» **Supplied passage**:

_ _ _ _ _ _ _

Online Advertisements

According to the IAB Internet Advertising Revenue Report for 2009 Second-Quarter and First Six Months Results, internet advertising revenues in the United States totaled $10.9 billion for the first six months of 2009, with Q2 accounting for approximately $5.4 billion. Internet advertising revenues for the first six months of 2009 decreased 5.3 percent from the same period in 2008.

Online advertisement vis-à-vis other media

According to the IAB Internet Advertising Revenue Report for 2008 Full Year, the Internet has continued to grow in significance when compared to other ad-supported media.

U.S. Advertising Market - Media Comparison - 2008 ($ Billions)

*The total U.S. advertising market includes other segments not charted here.
*“TV Distribution” includes national and local TV station ads as well as multichannel system ads.

Source: IAB Internet Advertising Revenue Report for 2008 Full Year released in March, 2009 (www.iab.net)

_ _ _ _ _ _ _

» **Required work**:
1. Render this sentence from the online advertising passage in Spanish: "Internet advertising revenues for the first six months of 2009 decreased 5.3 percent from the same period in 2008."
2. Display each line of the records in which the word "objects" occurs.
The records that follow are unrelated to the online advertising passage.

» **Material shown**:
_ _ _ _ _ _ _

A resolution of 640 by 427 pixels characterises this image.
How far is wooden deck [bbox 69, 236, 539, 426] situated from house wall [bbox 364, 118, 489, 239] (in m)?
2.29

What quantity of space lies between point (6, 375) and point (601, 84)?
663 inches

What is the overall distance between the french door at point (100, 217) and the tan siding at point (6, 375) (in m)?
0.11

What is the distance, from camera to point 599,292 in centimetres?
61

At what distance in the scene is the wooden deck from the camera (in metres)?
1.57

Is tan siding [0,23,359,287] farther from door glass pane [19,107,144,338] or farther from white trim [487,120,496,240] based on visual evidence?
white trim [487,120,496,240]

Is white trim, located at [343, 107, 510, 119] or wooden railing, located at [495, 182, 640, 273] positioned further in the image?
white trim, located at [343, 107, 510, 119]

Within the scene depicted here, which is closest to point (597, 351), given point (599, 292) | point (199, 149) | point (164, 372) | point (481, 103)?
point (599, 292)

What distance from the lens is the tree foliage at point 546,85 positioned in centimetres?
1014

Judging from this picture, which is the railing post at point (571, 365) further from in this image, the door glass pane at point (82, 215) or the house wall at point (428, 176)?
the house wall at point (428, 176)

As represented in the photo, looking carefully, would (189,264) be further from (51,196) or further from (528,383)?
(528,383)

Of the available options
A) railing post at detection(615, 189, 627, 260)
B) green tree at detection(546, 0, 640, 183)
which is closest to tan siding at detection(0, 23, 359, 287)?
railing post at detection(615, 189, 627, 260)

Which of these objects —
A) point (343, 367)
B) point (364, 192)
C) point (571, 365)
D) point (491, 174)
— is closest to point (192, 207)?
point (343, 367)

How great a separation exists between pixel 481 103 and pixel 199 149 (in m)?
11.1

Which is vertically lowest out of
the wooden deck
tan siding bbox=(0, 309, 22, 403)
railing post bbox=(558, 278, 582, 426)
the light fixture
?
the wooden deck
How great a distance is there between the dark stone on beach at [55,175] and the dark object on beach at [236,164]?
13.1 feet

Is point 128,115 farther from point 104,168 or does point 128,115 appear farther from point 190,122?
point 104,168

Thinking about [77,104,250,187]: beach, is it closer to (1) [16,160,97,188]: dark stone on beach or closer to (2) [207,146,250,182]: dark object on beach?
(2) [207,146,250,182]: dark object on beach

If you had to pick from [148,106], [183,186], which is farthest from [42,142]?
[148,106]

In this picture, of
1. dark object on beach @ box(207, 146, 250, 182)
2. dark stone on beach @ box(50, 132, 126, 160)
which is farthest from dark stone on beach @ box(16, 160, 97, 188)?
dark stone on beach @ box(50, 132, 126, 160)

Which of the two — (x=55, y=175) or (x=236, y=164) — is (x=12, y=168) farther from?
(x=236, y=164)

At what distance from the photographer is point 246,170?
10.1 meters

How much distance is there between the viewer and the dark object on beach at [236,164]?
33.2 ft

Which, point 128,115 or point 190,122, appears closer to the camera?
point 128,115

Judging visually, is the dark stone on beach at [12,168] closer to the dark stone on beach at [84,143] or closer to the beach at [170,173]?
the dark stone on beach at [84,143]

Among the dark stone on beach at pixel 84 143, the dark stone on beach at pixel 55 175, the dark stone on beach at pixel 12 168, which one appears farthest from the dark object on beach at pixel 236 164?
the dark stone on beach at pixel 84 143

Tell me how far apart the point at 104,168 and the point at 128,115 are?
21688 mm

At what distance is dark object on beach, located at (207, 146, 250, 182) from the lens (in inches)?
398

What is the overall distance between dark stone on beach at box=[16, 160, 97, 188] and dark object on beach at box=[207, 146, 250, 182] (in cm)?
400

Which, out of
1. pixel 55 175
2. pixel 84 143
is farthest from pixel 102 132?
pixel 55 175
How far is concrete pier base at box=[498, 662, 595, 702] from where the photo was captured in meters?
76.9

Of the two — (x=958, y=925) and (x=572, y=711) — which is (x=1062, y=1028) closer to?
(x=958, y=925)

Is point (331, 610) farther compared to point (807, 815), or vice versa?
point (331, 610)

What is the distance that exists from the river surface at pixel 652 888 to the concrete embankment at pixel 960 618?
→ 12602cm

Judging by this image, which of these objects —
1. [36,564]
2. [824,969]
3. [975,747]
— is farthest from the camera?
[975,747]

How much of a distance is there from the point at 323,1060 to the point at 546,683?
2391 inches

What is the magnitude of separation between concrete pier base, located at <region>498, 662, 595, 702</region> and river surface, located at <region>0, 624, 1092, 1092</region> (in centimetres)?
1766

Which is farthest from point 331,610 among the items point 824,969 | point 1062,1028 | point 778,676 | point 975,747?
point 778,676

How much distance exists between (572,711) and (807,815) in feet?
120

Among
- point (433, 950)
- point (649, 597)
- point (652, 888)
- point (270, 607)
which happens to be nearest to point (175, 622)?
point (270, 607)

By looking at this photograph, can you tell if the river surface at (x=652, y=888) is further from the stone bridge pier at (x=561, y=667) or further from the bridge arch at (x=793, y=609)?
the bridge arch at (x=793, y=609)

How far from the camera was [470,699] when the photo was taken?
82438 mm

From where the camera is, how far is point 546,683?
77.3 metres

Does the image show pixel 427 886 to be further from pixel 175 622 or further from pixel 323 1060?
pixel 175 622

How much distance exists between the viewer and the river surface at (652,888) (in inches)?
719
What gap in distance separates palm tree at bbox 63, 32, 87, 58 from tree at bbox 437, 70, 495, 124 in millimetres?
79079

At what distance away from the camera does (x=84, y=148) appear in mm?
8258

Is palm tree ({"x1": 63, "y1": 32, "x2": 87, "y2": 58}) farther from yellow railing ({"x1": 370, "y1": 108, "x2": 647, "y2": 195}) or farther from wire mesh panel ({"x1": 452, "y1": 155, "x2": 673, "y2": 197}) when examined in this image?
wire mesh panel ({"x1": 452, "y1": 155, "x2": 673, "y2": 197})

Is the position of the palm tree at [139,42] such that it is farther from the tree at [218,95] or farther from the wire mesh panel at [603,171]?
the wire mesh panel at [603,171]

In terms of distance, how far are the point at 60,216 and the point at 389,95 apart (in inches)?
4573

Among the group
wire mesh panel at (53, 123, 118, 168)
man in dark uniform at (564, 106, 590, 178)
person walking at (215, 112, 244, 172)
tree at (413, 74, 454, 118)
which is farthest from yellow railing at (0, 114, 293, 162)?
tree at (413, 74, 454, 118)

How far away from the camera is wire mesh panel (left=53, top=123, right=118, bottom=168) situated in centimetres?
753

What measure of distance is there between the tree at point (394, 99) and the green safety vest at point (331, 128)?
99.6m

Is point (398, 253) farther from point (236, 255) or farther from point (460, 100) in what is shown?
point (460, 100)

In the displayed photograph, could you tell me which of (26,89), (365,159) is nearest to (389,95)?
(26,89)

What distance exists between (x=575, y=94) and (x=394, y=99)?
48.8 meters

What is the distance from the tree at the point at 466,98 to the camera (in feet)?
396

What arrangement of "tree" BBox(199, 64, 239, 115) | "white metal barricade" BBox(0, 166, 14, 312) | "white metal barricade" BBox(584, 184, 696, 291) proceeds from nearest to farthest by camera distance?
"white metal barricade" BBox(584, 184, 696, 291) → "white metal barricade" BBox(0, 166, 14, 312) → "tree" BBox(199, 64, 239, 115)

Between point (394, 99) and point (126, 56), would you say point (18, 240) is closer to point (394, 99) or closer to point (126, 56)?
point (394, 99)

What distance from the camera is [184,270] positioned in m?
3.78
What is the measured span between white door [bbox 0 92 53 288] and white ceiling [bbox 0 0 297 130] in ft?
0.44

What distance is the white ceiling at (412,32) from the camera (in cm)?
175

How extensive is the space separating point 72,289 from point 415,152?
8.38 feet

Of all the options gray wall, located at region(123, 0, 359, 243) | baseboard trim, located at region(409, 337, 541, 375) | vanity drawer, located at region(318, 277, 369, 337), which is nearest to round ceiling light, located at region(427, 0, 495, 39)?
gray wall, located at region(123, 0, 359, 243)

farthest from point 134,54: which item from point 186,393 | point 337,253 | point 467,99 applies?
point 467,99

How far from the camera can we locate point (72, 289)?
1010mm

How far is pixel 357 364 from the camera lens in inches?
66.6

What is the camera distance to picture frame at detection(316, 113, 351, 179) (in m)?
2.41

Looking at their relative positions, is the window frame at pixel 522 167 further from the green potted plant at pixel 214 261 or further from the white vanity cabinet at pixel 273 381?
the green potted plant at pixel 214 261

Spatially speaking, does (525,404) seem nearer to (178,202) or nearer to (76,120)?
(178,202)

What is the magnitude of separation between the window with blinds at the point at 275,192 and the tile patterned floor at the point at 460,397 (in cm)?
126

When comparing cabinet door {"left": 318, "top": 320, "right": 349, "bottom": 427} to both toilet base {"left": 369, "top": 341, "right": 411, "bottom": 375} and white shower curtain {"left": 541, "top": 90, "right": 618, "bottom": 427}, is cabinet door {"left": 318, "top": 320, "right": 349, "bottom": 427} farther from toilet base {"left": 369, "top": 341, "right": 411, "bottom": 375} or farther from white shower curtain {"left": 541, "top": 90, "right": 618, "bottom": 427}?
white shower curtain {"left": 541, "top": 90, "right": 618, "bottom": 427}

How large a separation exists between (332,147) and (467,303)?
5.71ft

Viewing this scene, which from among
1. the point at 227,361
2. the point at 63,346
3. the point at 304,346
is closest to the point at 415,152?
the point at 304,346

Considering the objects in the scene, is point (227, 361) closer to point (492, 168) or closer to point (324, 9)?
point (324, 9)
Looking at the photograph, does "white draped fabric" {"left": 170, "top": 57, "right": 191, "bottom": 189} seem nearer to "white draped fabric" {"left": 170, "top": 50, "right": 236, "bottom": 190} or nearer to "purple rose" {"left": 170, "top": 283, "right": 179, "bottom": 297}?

_ _ _ _ _ _ _

» **The answers**:
1. Los ingresos por publicidad en internet durante los primeros seis meses de 2009 disminuyeron un 5,3 por ciento con respecto al mismo período de 2008.

2.
Which of these objects —
Judging by this image, which of these objects —
Considering the objects in the scene, is point (227, 361) closer to point (492, 168) or closer to point (324, 9)?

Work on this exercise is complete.